Alan Dershowitz, who is a real lawyer, claims he has been defamed by Benjamin Dafoe, who is a fictional lawyer. “The Good Fight,” which streams on CBS All Access, frequently revolves around ripped-from-the-headlines events. On May 28, the legal drama aired an episode called “The Gang Discovers Who Killed Jeffrey Epstein,” about the wealthy sex offender who died in prison last year. On the show, Benjamin Dafoe, Epstein’s (fictional) former attorney, says he formed a very bad opinion of Epstein after “he ditched me for Dershowitz.” Then he adds: “At least I didn’t get a massage, like that shyster.”

In a letter sent to CBS and made public by Variety, Dershowitz’s lawyer claims that this episode is defamatory and constitutes “a direct attack on his professional reputation as an attorney and professor of law.”

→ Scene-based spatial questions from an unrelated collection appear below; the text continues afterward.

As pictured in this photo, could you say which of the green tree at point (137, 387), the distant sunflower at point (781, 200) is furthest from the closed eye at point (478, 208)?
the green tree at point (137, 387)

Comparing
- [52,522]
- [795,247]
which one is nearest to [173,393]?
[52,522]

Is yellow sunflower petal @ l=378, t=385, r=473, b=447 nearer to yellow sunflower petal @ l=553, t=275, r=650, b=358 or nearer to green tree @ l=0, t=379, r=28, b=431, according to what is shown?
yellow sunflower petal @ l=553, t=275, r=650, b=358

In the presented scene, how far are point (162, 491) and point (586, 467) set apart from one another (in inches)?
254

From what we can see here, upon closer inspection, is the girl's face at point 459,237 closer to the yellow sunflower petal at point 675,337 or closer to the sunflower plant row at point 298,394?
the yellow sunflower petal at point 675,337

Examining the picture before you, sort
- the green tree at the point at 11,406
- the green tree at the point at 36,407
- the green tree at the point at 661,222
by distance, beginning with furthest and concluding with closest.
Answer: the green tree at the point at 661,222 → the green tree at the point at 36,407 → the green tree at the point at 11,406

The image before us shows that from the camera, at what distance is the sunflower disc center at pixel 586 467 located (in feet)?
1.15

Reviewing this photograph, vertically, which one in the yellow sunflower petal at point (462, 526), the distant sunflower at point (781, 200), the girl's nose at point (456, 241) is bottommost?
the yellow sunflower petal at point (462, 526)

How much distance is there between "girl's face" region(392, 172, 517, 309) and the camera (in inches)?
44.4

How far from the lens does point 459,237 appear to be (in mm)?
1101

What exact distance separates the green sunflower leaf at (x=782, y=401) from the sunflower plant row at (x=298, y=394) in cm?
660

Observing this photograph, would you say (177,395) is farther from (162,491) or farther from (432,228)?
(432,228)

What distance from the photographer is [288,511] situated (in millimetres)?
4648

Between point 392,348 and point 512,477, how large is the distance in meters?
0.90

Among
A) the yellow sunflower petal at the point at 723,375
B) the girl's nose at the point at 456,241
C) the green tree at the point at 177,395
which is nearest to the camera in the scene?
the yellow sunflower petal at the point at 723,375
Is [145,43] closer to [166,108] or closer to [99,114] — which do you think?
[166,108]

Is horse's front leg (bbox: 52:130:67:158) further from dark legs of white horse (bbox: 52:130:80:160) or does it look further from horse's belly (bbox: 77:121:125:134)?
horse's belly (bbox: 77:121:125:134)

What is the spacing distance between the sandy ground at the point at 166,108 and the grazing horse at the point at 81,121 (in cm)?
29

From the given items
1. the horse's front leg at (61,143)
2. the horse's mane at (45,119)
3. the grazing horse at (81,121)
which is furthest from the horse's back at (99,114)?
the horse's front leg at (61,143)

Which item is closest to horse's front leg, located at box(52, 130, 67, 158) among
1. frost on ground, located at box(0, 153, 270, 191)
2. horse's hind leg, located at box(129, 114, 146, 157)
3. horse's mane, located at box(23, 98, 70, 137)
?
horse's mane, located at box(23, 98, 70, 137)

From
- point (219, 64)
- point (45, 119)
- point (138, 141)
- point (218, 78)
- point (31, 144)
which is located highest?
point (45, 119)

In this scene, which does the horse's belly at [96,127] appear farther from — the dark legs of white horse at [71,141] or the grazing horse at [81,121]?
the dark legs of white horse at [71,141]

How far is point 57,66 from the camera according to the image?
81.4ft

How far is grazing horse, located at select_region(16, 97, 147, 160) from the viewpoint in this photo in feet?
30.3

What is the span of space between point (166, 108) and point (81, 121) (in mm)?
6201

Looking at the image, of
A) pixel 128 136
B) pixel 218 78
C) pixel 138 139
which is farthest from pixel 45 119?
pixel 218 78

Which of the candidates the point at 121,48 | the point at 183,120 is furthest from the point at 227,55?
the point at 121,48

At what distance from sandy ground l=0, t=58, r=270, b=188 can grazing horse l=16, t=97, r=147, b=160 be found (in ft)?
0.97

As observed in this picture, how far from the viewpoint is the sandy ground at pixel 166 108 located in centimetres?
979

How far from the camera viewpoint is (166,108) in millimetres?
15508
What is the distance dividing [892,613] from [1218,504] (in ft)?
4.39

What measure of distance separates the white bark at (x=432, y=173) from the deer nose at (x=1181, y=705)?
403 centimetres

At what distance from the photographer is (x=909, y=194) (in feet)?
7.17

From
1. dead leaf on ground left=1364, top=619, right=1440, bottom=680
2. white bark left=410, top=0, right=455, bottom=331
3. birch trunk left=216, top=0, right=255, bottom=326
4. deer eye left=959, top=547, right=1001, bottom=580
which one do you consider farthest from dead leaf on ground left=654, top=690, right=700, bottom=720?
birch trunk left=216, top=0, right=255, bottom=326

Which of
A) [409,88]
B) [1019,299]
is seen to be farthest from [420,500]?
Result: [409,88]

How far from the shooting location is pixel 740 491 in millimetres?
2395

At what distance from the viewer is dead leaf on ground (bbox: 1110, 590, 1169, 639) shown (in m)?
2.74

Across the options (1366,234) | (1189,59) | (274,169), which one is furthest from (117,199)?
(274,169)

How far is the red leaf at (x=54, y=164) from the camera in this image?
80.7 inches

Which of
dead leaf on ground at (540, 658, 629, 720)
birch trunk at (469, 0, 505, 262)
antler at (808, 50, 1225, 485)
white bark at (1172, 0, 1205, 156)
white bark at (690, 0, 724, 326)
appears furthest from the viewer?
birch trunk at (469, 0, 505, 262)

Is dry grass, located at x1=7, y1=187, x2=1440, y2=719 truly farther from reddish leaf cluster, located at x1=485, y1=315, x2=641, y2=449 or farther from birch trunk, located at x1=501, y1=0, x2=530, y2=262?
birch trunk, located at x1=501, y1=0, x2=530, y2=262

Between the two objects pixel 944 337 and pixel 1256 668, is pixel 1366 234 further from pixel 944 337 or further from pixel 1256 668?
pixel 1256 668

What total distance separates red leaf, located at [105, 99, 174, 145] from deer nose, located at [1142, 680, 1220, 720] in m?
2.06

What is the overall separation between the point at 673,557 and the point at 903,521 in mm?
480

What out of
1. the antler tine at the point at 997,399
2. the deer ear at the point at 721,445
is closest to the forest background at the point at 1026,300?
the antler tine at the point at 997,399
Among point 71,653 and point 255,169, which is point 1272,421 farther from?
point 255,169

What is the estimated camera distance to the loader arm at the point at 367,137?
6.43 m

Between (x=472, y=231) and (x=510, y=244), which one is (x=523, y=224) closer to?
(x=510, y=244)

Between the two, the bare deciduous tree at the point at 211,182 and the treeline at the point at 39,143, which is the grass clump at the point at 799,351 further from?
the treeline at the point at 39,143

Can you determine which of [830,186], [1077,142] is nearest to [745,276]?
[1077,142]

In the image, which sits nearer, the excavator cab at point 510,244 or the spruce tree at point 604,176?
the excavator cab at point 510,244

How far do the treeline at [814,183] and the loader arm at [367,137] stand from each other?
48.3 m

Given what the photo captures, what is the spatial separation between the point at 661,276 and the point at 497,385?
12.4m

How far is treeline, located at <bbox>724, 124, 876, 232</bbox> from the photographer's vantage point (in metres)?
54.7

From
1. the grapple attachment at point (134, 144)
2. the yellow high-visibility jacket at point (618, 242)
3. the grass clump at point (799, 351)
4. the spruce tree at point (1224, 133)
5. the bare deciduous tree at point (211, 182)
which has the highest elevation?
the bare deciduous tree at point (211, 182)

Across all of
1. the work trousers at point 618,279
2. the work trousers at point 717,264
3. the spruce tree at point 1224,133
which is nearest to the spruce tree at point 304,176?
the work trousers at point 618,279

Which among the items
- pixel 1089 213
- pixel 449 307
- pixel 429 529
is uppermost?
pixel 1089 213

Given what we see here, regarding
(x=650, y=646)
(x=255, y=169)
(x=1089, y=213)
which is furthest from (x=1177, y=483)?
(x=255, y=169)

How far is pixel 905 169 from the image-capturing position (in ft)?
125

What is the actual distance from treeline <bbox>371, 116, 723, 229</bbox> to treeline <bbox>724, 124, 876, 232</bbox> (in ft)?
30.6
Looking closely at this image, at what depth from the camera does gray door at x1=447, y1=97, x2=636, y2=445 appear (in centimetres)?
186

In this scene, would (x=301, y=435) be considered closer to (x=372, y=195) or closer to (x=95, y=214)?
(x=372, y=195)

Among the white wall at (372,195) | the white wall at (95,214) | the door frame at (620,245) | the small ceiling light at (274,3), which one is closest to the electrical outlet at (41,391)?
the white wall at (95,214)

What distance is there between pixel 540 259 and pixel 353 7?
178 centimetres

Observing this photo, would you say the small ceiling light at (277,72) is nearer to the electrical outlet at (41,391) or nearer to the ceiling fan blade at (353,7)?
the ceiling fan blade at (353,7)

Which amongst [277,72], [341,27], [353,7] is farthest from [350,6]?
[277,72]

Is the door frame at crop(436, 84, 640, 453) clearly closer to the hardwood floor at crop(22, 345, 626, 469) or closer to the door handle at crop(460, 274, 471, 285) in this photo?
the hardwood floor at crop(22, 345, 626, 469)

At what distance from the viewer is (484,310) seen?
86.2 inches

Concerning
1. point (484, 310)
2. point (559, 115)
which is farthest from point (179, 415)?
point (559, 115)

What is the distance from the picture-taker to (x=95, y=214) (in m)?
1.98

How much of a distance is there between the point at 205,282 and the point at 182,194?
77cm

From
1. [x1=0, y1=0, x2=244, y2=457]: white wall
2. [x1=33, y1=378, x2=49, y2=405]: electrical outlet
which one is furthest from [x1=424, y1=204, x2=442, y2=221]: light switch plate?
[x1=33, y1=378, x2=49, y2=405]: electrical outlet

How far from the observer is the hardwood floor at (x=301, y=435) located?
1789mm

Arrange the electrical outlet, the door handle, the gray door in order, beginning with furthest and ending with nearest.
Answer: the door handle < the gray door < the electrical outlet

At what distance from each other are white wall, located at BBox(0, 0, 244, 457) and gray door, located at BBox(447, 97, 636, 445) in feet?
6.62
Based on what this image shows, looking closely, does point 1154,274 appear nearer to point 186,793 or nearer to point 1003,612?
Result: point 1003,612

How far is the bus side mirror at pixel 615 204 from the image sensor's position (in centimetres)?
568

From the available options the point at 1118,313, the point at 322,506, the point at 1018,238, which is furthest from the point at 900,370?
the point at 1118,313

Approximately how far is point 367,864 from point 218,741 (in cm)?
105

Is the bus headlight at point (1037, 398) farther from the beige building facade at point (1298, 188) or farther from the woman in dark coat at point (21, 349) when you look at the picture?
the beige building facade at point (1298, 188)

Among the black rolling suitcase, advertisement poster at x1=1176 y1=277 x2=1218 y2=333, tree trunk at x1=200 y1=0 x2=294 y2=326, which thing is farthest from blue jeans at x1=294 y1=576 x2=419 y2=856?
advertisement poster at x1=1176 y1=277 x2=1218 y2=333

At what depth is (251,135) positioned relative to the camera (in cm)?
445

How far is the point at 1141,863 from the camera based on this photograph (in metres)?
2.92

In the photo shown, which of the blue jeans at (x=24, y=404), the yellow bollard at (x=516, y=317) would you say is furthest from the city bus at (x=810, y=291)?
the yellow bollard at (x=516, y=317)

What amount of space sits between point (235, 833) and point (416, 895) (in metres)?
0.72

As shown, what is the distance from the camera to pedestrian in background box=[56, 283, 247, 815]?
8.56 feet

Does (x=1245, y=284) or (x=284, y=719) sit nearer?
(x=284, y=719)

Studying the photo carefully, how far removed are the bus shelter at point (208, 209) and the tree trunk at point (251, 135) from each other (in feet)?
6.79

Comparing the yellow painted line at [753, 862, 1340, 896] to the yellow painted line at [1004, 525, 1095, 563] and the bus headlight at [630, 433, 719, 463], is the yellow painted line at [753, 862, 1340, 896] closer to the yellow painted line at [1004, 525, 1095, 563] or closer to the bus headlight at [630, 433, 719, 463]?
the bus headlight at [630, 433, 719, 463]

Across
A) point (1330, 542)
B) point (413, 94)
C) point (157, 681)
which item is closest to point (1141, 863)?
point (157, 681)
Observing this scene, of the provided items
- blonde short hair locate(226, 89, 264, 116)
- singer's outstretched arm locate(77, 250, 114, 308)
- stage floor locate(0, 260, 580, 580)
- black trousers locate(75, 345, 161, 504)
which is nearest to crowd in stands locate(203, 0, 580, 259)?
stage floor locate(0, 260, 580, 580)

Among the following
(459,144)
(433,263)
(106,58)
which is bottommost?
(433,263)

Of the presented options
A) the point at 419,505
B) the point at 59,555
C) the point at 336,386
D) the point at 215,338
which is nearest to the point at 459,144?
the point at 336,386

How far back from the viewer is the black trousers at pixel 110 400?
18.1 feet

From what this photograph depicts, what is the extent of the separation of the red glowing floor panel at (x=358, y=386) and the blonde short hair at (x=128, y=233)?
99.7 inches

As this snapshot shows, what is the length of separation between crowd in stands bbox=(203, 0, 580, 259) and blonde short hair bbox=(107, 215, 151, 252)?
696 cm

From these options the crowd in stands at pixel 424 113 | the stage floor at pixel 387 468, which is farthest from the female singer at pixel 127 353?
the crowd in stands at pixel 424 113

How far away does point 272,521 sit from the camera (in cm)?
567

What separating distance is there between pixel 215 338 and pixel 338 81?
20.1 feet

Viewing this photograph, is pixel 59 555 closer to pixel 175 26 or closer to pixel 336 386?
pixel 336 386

…Dershowitz’s complaint, if successful, could pose a challenge to the vibrancy of … any creative work that includes interactions between fictional and real-life public figures…. Consider how many novels, plays, TV shows and movies would have to be canceled or dramatically clipped to protect famous people from being offended by such creative license. Fiction should be like Vegas: What happens there, stays there. Fictional characters can no more defame a real-life person than they can murder one.